What is not said is that while he holds these views, they are not the position of National DSA. DSA’s view remains the “Bernie or Bust” position adopted at its 2019 Convention. Even as the racist and anti-democratic actions of the Trump administration escalated, when a proposal was offered to the national leadership to “ask members in swing states to consider voting for Biden” (not to endorse or vote for him, but just to consider the proposition), it was voted down 13-4. And the fact that it was even raised for discussion was criticized by the original author of the 2019 “Bernie or Bust” resolution as a violation of democracy within the organization.

Further, at the time my article was written, motion toward partnerships, coordination and common messaging among different progressive groups in an anti-Trump effort was apparent. Steps in that direction are accelerating as the racism and lies from the Trumpified GOP have increasingly turned into a one-note “Get your guns, the Black are coming” campaign. I doubt the UnitedAgainstTrump effort, which includes the Working Families Party, Our Revolution, Mijente, Black Voters Matter and other groups, will be the last to emerge. But unless DSA’s policy is changed, as a national organization it stands aside from such efforts.

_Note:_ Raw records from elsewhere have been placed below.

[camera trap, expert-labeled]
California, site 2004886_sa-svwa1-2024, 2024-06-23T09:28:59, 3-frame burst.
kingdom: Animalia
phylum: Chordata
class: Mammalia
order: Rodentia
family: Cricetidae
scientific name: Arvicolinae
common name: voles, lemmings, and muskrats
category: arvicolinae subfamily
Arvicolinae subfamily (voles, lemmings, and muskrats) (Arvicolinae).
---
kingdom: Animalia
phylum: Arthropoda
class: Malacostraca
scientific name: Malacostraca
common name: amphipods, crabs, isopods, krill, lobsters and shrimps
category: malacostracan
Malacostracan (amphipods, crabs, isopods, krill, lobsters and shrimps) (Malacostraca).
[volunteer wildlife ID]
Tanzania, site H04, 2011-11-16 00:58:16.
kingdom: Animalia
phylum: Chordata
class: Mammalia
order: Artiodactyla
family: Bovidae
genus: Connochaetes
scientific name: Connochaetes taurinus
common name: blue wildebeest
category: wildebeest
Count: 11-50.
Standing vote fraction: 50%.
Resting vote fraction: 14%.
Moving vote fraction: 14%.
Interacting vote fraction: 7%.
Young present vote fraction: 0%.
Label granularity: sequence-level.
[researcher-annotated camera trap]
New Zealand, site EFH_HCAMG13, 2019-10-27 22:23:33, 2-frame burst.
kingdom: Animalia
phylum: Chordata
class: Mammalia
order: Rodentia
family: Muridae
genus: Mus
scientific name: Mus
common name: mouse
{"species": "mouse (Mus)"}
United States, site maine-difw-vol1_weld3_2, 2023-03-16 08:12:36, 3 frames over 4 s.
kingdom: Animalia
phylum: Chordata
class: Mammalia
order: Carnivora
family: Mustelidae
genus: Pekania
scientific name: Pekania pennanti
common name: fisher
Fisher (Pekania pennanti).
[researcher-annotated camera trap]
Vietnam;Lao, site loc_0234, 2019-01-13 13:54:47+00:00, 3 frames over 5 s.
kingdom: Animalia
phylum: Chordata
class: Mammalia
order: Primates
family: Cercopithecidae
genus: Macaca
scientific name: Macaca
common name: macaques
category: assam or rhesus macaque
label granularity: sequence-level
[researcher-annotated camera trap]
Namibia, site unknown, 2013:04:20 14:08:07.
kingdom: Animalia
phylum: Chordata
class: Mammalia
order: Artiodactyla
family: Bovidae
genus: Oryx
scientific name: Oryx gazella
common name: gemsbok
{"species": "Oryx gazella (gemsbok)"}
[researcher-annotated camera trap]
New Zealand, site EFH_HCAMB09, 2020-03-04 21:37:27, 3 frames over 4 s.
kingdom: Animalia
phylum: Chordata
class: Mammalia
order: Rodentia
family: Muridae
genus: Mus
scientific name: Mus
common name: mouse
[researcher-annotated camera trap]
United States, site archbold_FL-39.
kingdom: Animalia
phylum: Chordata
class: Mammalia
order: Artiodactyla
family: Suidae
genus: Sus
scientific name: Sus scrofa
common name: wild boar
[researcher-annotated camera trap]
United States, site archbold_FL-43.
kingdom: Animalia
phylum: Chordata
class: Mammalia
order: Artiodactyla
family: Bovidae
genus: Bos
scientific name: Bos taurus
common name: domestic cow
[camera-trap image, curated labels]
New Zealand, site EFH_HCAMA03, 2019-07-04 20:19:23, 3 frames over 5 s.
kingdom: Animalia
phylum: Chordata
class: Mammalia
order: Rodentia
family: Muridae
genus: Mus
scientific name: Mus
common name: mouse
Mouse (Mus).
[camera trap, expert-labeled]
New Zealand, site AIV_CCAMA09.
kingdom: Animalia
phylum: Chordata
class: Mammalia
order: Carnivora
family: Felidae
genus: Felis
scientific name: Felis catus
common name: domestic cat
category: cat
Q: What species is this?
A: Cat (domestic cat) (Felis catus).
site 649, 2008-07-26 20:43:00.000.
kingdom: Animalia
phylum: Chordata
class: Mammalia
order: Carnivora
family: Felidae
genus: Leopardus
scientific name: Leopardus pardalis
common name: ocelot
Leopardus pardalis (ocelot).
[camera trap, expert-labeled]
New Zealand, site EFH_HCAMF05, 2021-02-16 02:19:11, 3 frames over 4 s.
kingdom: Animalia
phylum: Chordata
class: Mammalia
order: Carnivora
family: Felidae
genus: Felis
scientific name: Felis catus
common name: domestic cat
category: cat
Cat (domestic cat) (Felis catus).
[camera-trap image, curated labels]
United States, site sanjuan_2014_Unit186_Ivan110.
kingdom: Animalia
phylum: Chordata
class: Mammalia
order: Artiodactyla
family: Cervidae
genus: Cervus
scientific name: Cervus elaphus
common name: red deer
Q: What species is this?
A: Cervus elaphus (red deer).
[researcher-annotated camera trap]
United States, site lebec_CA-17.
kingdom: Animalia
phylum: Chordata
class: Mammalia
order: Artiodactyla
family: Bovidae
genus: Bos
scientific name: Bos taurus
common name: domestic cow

It seems to me that incorporating an explicit vote-Biden-to-beat-Trump component into DSA policy would be a plus for both the left overall and for DSA. Tapping into the anger at (and fear of) Trump in key constituencies, adding that message to the top-priority work done at the local level strengthens, not weakens, those efforts. Such a stance would facilitate building closer relationships with the many progressive groups and circles, especially those rooted in communities of color and in labor, who are going all-out against Trump. It can make a difference in the outcome in a few battleground states. That policy would align with, and strengthen the hand of, the vast majority of elected officials that Duhalde correctly says will be key to demonstrating that socialists and other radicals can be effective at solving the real problems their constituencies face.

All these steps are completely consistent with the anti-Trump politics that infuse Duhalde’s article. I hope that the perspective in his article over time becomes the national policy of DSA.